Inter-sectoral collaboration is possible, but local contextual factors influence success

Countries like Sri Lanka,Thailand and the state of Kerala in India have successfully improved the health of women and children through a holistic approach to healthcare provision.16 More recent examples of inter-sectoral linkages have been reported from child nutrition programs in Bolivia, HIV/AIDS programs in Nigeria,17 and participatory public health schemes in Brazil.18 Further examples can be found in Rwanda and several other countries. However, inter-sectoral collaboration is not easy, as a review of 15 developed countries showed. Comparative lessons from Sri Lanka and Uganda provide further insights.

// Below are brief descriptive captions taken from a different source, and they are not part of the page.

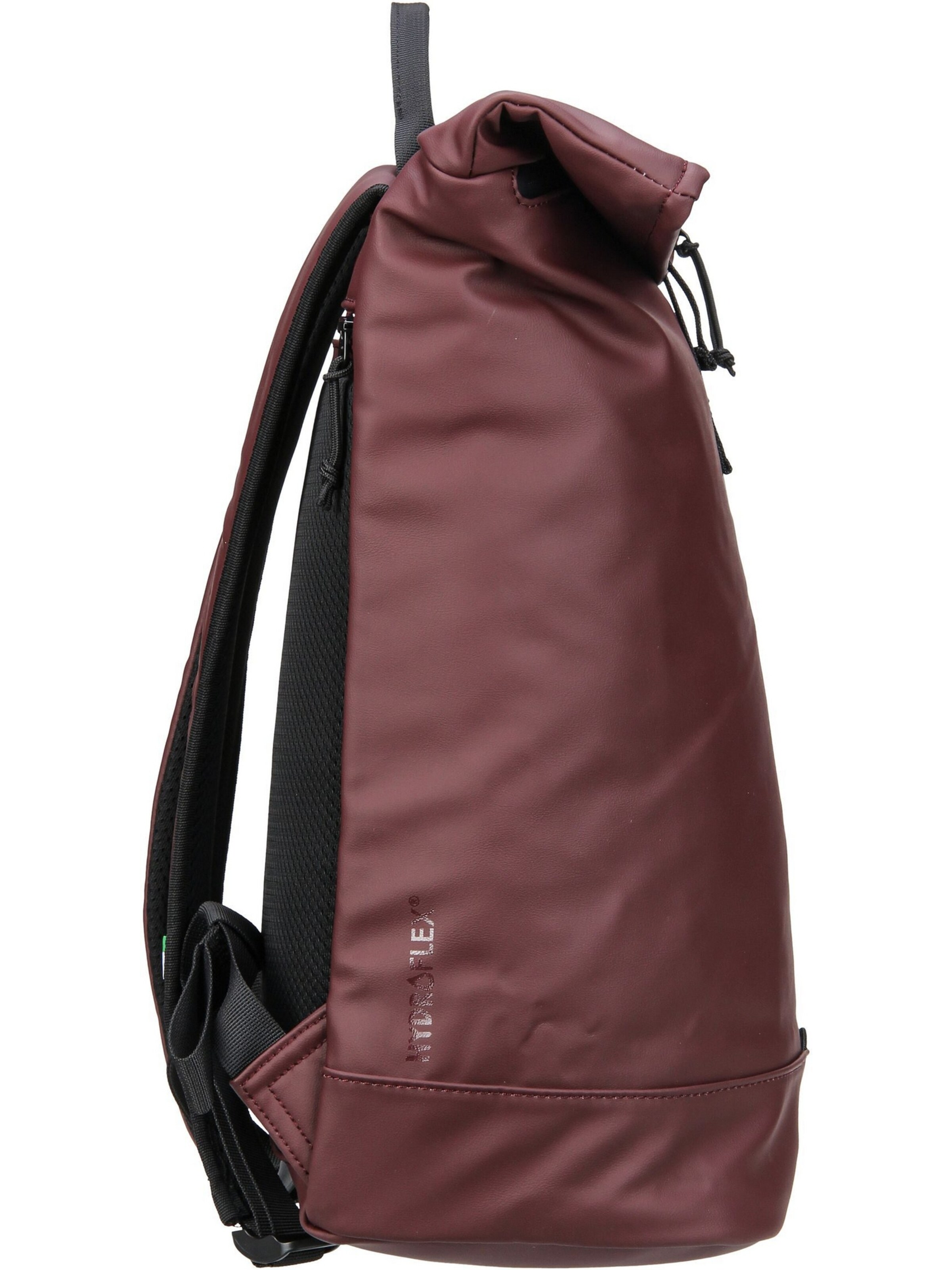 ZWEI Backpack 'Cargo Car200' in Red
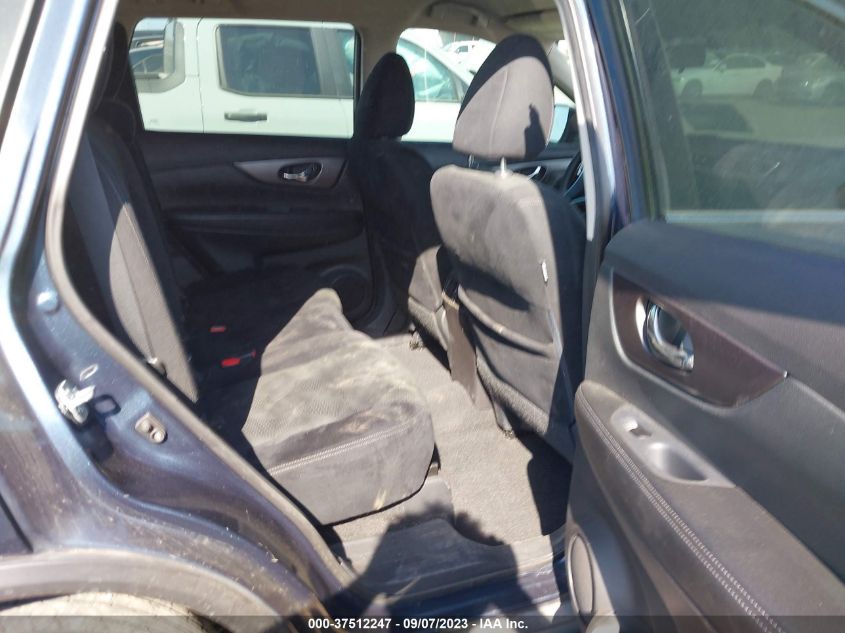 2015 NISSAN ROGUE S/SL/SV - 5N1AT2MT2FC908979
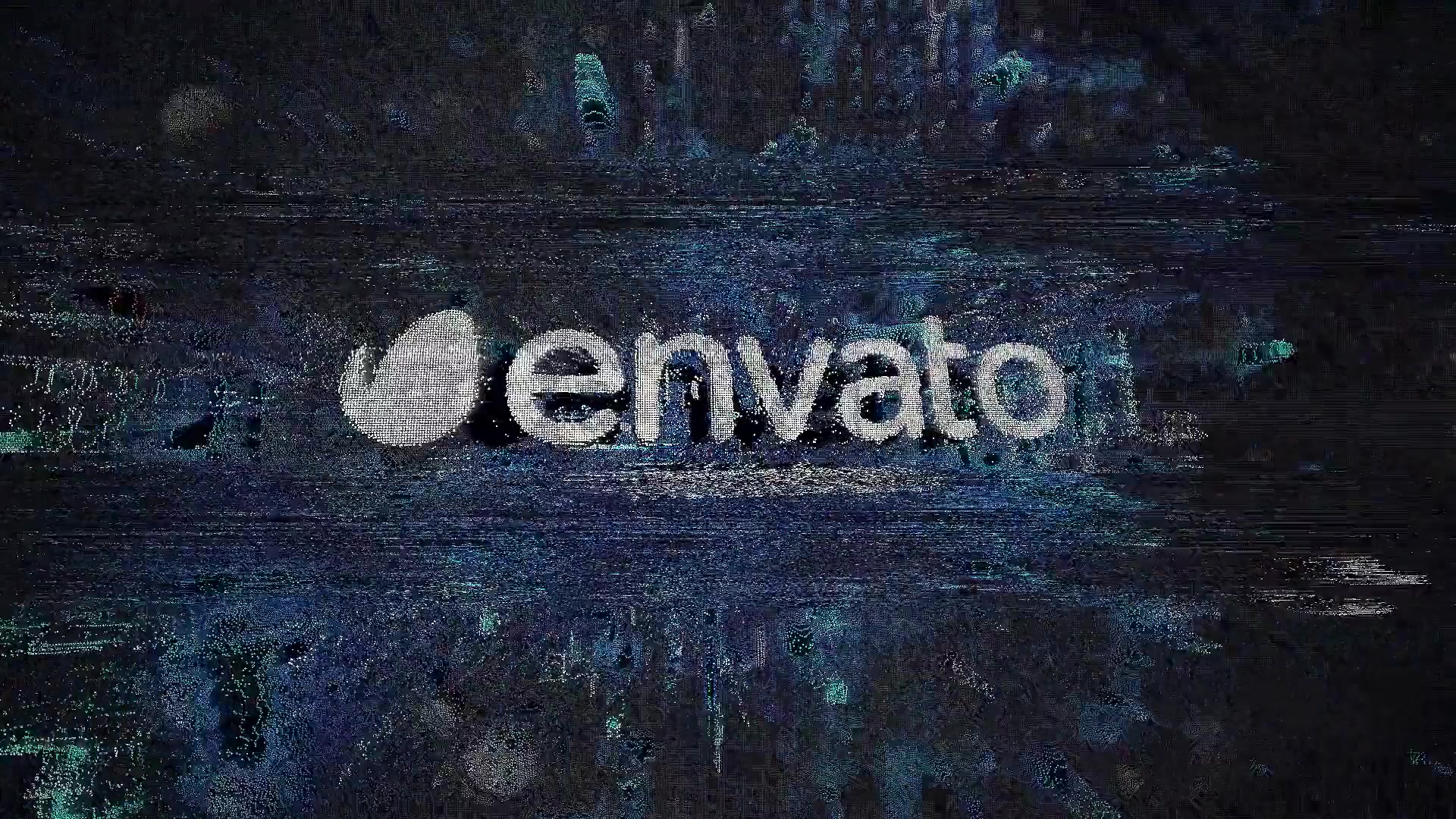 Glitch Logo Videohive 24394074 After Effects Image 4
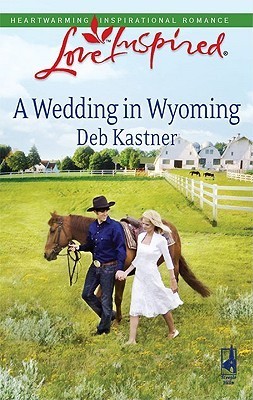 A Wedding in Wyoming book cover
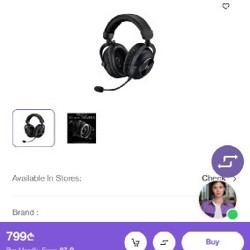 Logitech G Pro X Wireless - фото 4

Some interventions in other sectors can support progress in MDGs 4 and 5

Studies show that microfinance schemes can increase income levels, empower women and improve the health of mothers and children. Similarly, unconditional cash transfers, such as South Africa’s Child Support Grant, and conditional cash transfers such as Oportunidades in Mexico, have contributed to better outcomes in education and health. Reviews have shown that midday-meal schemes at schools significantly improve children’s physical and mental growth. Interventions to improve hygienic practices have included household level interventions, such as water treatment, hand washing and promotion of the use of improved toilet facilities. Although studies show that household level water treatment can contribute to better health, the evidence to support scaling-up is weak. Participatory approaches to encourage hygienic behavior and toilet use are still being tested.

Conclusion

It is evident that the same women and children – those who are poor, living in rural areas and less educated – are also the ones who face the greatest risks of ill-health and death. Poor health is not only a consequence of poverty and disadvantage, but also a cause. This vicious cycle can be broken by recognizing these interdependencies, and through joined-up actions and effective inter-sectoral collaboration.